"""

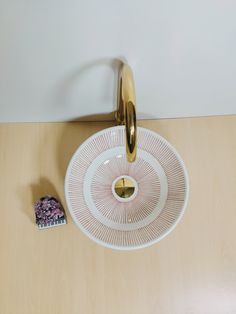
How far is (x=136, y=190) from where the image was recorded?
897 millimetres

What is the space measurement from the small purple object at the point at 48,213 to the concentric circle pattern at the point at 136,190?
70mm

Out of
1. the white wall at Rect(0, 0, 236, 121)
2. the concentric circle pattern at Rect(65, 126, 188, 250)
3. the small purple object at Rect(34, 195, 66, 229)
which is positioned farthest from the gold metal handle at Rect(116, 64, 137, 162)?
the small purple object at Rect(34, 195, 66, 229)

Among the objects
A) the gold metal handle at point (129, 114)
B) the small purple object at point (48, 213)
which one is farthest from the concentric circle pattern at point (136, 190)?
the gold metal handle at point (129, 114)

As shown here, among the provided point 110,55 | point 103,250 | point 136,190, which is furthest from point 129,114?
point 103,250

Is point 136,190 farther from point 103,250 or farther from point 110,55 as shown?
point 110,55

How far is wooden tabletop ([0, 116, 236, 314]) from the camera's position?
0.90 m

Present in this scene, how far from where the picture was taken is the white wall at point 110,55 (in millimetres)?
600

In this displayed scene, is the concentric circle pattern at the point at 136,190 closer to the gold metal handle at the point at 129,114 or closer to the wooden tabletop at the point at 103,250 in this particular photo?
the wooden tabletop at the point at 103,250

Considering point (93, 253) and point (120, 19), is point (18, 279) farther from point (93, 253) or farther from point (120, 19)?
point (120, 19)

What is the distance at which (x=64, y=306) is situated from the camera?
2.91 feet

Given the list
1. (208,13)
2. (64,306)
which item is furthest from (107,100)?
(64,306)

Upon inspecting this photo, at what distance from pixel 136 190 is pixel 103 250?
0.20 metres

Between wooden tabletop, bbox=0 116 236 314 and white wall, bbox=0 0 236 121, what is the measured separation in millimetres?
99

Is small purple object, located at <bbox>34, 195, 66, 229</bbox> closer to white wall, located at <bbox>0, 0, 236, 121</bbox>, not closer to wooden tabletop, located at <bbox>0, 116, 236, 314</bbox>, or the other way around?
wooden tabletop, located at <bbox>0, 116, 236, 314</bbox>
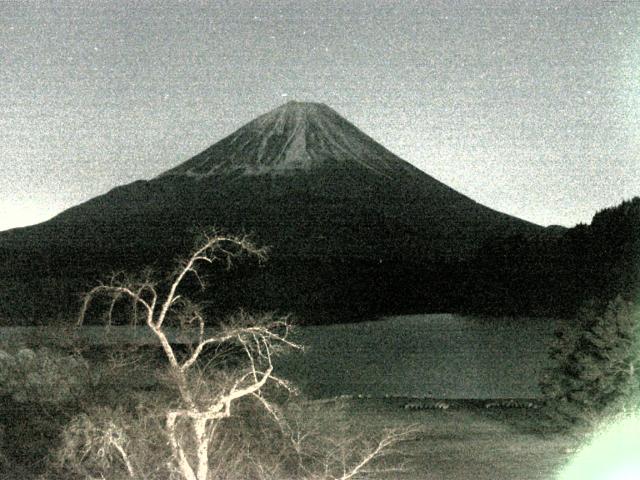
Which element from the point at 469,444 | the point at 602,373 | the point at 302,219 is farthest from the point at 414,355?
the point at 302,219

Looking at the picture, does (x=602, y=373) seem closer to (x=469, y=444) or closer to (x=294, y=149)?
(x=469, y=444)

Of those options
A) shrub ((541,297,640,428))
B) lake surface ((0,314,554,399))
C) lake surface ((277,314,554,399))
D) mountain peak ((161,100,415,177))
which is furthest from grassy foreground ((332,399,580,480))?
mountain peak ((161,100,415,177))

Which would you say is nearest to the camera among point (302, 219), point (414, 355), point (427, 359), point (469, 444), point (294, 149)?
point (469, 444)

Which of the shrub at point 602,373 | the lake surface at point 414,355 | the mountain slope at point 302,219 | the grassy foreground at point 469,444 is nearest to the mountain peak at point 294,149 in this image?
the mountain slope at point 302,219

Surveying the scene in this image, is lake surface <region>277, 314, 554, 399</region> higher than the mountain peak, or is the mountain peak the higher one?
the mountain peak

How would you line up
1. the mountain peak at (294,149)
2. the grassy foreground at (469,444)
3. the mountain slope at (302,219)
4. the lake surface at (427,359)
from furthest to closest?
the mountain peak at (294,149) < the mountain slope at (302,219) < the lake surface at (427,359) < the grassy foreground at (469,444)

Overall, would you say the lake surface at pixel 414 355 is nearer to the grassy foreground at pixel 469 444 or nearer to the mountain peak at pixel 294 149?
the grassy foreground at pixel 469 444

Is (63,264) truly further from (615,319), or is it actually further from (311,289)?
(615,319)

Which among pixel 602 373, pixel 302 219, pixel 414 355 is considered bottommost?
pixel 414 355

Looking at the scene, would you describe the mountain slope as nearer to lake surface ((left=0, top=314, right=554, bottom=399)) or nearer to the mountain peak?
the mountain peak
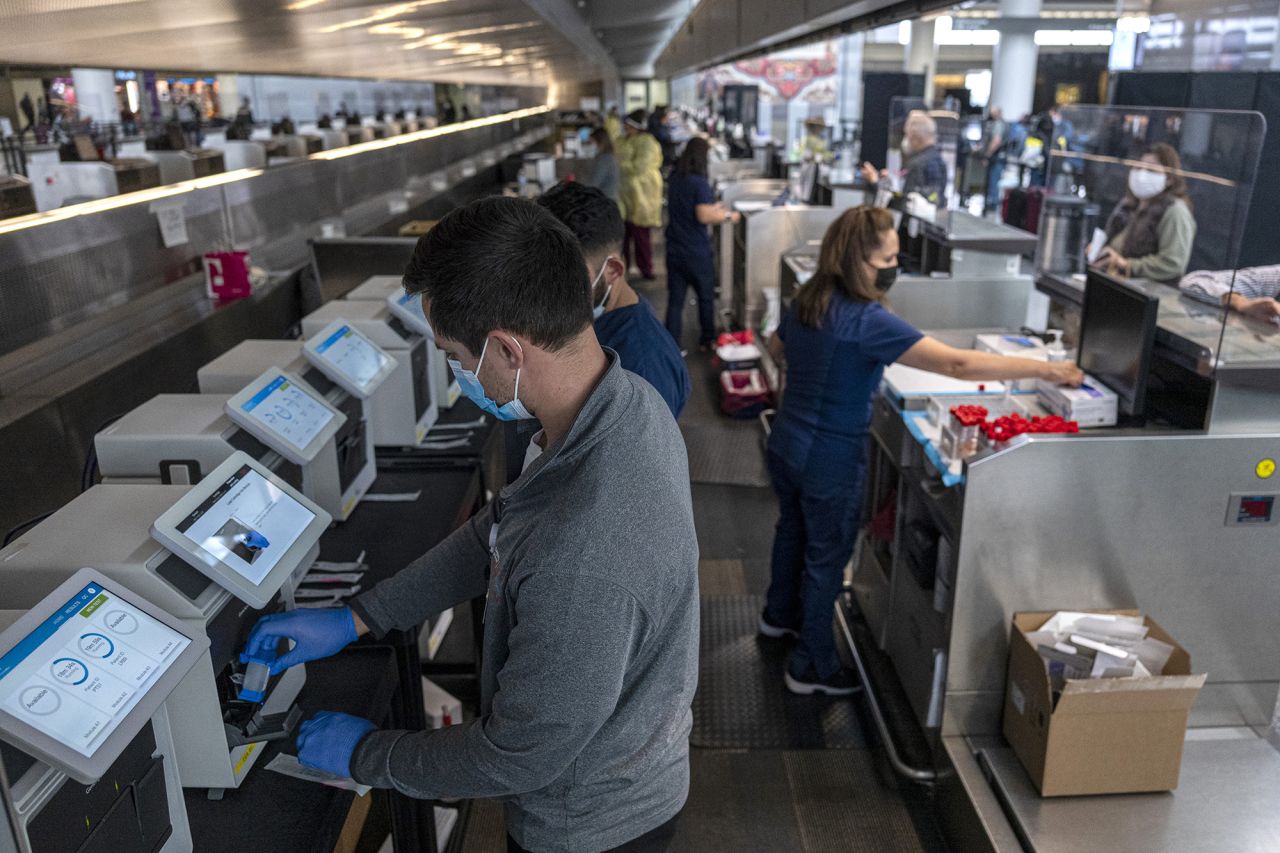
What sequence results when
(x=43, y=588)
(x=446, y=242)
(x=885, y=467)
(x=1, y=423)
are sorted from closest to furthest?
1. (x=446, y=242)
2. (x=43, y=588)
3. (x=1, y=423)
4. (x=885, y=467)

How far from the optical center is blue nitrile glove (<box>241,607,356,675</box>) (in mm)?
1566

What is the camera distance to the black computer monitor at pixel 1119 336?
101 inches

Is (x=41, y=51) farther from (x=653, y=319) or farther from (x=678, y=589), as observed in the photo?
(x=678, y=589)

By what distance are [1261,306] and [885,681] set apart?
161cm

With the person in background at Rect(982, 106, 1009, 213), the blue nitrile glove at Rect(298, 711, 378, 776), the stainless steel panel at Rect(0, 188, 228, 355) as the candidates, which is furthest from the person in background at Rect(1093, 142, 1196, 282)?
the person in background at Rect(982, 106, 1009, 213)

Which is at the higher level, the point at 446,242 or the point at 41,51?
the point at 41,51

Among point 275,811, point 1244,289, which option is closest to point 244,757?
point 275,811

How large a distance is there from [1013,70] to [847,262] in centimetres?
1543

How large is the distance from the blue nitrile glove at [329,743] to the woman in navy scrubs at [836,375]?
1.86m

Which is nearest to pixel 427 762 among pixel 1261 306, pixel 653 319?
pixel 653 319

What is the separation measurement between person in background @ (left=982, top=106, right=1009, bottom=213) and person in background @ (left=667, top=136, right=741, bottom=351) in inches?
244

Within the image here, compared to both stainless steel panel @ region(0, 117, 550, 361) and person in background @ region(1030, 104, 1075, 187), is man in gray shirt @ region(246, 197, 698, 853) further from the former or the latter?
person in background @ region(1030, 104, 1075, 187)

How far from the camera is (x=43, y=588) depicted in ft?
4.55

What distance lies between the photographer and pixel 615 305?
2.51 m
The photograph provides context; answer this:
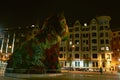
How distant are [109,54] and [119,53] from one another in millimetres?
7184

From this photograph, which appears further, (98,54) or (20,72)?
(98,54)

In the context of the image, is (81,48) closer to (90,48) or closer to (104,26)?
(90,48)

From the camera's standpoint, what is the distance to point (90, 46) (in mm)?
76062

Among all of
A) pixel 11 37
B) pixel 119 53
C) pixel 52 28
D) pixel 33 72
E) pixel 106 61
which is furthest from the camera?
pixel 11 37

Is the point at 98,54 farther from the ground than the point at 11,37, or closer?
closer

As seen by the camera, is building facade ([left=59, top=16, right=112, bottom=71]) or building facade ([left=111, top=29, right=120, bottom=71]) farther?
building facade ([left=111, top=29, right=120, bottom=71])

"""
"""

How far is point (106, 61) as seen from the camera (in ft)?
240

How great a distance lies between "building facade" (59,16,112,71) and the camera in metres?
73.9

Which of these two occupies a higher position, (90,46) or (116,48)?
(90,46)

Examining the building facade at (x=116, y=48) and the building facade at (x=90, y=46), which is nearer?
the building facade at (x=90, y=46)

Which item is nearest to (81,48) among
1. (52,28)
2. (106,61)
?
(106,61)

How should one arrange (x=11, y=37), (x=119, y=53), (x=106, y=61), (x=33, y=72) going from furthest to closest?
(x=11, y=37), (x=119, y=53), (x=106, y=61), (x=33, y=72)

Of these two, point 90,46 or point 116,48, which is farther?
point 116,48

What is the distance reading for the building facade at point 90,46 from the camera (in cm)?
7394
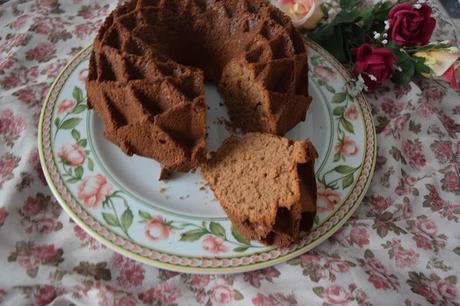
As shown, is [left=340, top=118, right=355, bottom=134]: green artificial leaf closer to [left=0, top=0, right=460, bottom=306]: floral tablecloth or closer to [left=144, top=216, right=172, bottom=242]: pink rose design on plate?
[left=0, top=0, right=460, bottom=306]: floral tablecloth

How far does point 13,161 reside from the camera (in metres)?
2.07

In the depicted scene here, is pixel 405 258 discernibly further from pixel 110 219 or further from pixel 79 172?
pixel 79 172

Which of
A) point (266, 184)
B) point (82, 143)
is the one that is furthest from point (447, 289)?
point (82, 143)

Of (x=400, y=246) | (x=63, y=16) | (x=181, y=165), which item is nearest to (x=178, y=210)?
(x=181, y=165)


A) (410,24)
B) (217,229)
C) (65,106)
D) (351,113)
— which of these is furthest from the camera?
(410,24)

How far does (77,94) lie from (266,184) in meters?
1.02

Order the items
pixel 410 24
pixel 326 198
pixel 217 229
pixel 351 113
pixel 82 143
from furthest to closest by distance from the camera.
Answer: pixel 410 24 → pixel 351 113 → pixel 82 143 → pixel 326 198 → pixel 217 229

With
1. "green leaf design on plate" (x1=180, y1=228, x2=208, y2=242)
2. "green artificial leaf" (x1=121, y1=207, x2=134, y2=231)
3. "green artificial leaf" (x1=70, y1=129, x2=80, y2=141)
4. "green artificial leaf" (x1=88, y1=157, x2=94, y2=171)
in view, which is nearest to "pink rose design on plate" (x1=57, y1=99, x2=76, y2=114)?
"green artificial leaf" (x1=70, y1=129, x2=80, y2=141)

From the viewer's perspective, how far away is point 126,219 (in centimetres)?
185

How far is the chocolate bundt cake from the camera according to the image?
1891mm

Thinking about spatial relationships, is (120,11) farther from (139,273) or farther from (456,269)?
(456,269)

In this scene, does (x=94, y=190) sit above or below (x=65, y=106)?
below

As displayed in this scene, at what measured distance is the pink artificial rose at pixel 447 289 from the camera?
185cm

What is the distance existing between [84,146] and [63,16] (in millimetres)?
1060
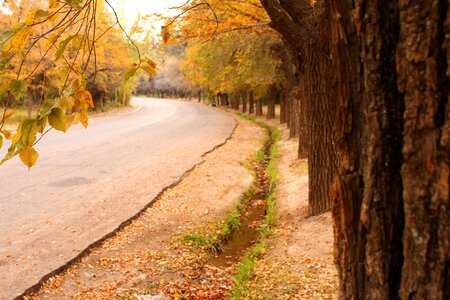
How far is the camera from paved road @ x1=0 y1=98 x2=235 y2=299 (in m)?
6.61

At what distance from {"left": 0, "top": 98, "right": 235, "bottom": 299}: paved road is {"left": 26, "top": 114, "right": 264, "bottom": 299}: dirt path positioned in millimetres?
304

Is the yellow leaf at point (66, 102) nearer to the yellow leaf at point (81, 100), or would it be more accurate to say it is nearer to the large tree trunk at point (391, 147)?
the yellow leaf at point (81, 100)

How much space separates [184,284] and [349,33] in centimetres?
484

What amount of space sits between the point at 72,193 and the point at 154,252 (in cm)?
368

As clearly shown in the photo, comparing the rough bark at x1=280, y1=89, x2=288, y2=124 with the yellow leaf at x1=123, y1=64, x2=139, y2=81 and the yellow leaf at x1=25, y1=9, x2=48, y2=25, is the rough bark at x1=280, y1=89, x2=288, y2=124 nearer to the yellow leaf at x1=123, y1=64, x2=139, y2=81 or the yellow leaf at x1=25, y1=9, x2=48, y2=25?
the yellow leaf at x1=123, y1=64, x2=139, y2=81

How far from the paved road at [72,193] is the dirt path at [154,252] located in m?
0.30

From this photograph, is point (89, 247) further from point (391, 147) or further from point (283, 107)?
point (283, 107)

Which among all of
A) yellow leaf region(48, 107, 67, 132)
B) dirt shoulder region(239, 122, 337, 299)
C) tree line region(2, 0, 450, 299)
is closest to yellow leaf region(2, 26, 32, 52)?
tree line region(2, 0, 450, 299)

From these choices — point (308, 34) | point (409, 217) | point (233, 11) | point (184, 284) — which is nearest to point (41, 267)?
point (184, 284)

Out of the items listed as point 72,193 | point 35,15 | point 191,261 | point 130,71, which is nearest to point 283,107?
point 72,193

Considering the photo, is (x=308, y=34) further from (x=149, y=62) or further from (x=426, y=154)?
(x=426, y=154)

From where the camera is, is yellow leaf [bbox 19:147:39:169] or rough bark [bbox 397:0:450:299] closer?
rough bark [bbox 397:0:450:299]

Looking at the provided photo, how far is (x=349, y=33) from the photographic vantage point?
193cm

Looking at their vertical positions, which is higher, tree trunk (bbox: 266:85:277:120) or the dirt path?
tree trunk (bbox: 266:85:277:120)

"""
"""

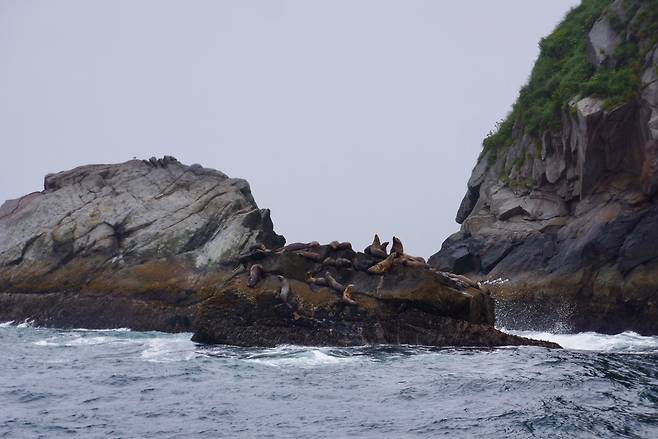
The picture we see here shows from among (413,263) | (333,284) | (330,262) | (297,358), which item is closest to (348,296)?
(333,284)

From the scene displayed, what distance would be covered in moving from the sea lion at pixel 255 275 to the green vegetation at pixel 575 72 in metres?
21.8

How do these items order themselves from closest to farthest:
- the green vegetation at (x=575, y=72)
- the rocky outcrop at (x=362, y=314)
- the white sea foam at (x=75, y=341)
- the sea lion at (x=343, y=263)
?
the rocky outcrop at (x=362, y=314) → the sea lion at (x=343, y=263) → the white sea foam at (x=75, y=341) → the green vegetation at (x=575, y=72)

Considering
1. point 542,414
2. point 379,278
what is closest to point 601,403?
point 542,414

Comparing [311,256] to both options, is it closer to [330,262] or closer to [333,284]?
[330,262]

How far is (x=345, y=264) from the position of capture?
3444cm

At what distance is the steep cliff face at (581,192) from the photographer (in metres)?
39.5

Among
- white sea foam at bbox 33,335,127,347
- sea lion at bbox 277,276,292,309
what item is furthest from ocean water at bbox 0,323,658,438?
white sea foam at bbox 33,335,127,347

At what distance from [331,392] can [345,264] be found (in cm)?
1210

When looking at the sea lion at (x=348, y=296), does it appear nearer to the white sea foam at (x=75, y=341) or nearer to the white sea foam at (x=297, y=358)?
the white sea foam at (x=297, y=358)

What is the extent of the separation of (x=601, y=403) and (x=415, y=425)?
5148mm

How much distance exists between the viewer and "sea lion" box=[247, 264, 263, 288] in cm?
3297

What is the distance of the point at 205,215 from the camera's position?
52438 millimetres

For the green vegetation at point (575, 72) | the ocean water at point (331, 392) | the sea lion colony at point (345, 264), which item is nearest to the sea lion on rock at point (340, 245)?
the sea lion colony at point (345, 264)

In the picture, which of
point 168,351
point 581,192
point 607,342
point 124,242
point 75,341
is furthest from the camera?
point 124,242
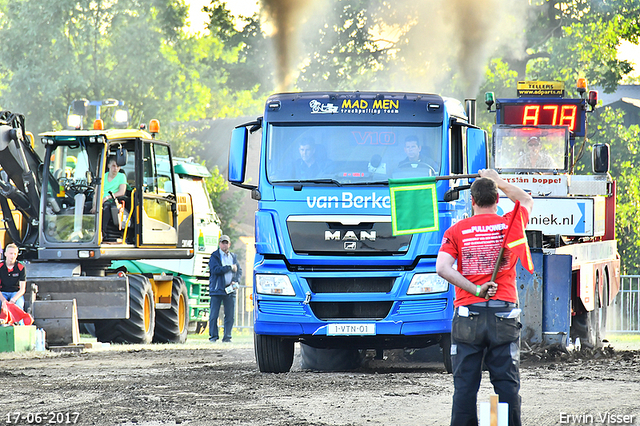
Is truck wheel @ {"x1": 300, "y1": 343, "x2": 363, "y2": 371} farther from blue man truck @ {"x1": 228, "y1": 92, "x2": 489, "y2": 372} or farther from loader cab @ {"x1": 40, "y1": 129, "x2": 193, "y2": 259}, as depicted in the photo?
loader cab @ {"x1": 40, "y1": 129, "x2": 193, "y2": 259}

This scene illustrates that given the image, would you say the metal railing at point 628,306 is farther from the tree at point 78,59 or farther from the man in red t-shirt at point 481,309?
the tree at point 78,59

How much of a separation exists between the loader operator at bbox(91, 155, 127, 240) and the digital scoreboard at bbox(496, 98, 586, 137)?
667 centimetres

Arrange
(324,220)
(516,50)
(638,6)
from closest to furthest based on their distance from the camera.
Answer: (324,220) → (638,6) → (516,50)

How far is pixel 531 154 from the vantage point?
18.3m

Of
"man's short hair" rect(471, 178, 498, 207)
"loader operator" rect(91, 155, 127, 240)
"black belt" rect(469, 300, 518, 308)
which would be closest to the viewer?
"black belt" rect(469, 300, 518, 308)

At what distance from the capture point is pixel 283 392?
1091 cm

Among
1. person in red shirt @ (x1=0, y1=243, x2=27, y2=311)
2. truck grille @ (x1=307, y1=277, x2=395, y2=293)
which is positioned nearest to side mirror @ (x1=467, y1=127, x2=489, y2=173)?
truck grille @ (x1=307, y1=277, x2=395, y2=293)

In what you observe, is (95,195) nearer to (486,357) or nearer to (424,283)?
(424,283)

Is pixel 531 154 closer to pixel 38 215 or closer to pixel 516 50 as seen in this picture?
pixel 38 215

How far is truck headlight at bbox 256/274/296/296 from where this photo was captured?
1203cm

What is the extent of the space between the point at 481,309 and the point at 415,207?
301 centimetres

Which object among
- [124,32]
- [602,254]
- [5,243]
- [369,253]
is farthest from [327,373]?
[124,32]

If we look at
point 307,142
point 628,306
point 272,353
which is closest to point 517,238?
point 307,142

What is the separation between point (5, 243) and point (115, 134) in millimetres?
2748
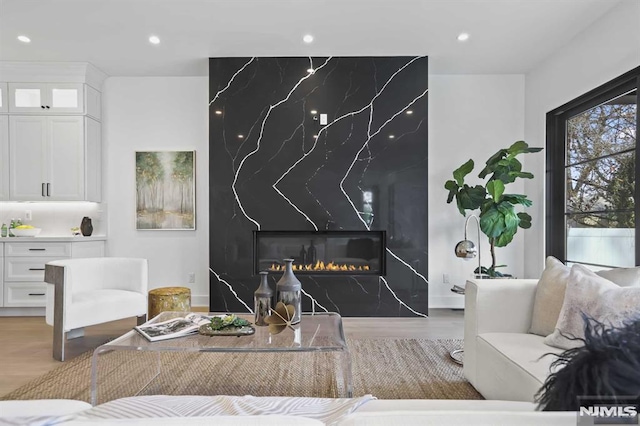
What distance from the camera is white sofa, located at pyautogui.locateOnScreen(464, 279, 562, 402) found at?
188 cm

"""

Instruction :: Please copy out the part of the material above that opens with the line containing "How would you line up" and closes with the line containing "the mountain peak at (294,149) <", keeping every line unchanged.

Answer for this exercise ::
How would you line up
1. the mountain peak at (294,149)
2. the grassy foreground at (469,444)
3. the mountain slope at (302,219)
4. the lake surface at (427,359)
from furthest to closest?
the mountain peak at (294,149) < the mountain slope at (302,219) < the lake surface at (427,359) < the grassy foreground at (469,444)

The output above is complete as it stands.